Un joven profesional cometió adulterio y su esposa, mal aconsejada, decidió no perdonarlo y separarse. El la buscaba desesperado, ella le huía y no quería verlo ni oírlo. El empezó a orar por ella, a pedirle perdón al Señor y a ella en su oración; además envió a su esposa un folleto sobre el perdón. Finalmente ella entendió que con su orgullo no restauraría su hogar. Con la gracia del perdón que los dos recibieron iniciaron nuevamente su vida de pareja cristiana.
Les invito a que hagamos una oración de perdón, aunque sea corta. Pero que les ayude a que también ustedes hagan algo parecido en sus vidas y que tomen la costumbre de estar perdonando con frecuencia y siempre que tengan algo contra alguna persona que les haya ofendido.

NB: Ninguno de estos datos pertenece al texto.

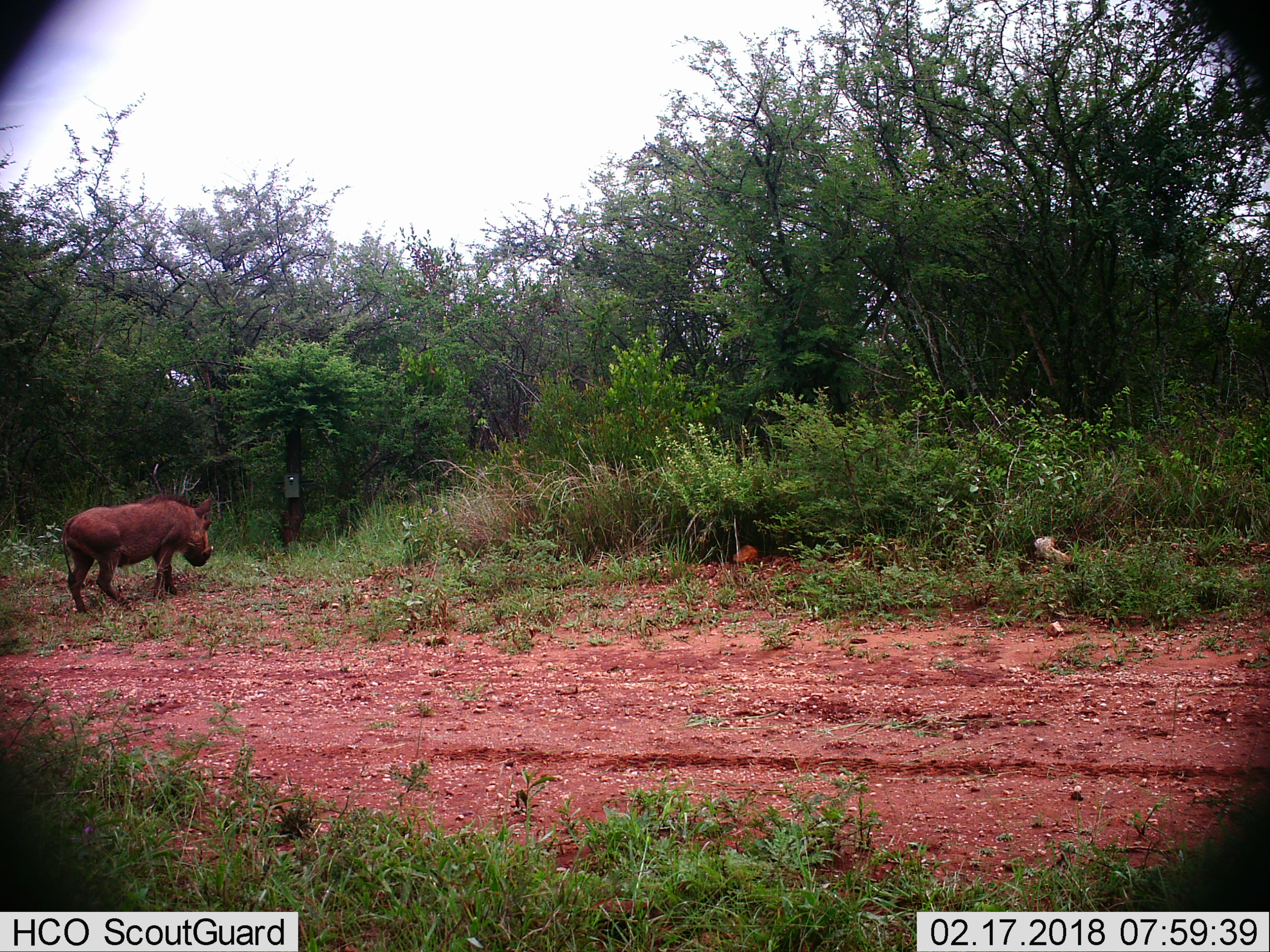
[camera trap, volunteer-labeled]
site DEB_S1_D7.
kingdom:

Les invito a reflexionar sobre un tema fundamental para quien ha sido herido en su interior. Jesús vino a curar al hombre de sus pecados, de sus heridas y a darle vida en abundancia: “¿Acaso olvida una madre a su niño de pecho, sin compadecerse del hijo de sus entrañas? Pues aunque ellas llegasen a olvidar, Yo nunca te olvido. Míralo, te tengo tatuado en la palma de mis manos” (Is 49,15-16). Dios-amor se preocupa de nosotros, de nuestra salud corporal o física y espiritual o interior. Cuida de nosotros mejor que una madre cuida de su hijo pequeño. El tema de la sanación interior es un tema central en el ministerio de Jesús, poco manejado hoy por nuestra pastoral. Jesús ha venido a sanar los corazones destrozados por el desamor y nos ofrece un corazón nuevo. Necesitamos ponernos en contacto con el poder sanador de Jesús, que nos quiere completamente sanos.
Para poder entender mucho mejor el perdón, les propongo acercarnos y hundirnos en la adorable persona de Jesús, que en todo momento nos ha enseñado que Dios es Perdón, que el Padre es perdón, que El es perdón. Fascina la persona de nuestro Salvador. Es totalmente cercano, pero aparece trascendente en su manera de obrar, actuando como Dios al perdonar los pecados de los hombres. Porque “el Hijo del hombre tiene en la tierra el poder de perdonar los pecados” (Mc 2,10). El Jesús que nos presentan los evangelios es un Jesús que cautiva, fascina, seduce y deja en nosotros una marca imborrable, apareciendo también como Maestro. El nos enseña con su palabra y con su vida.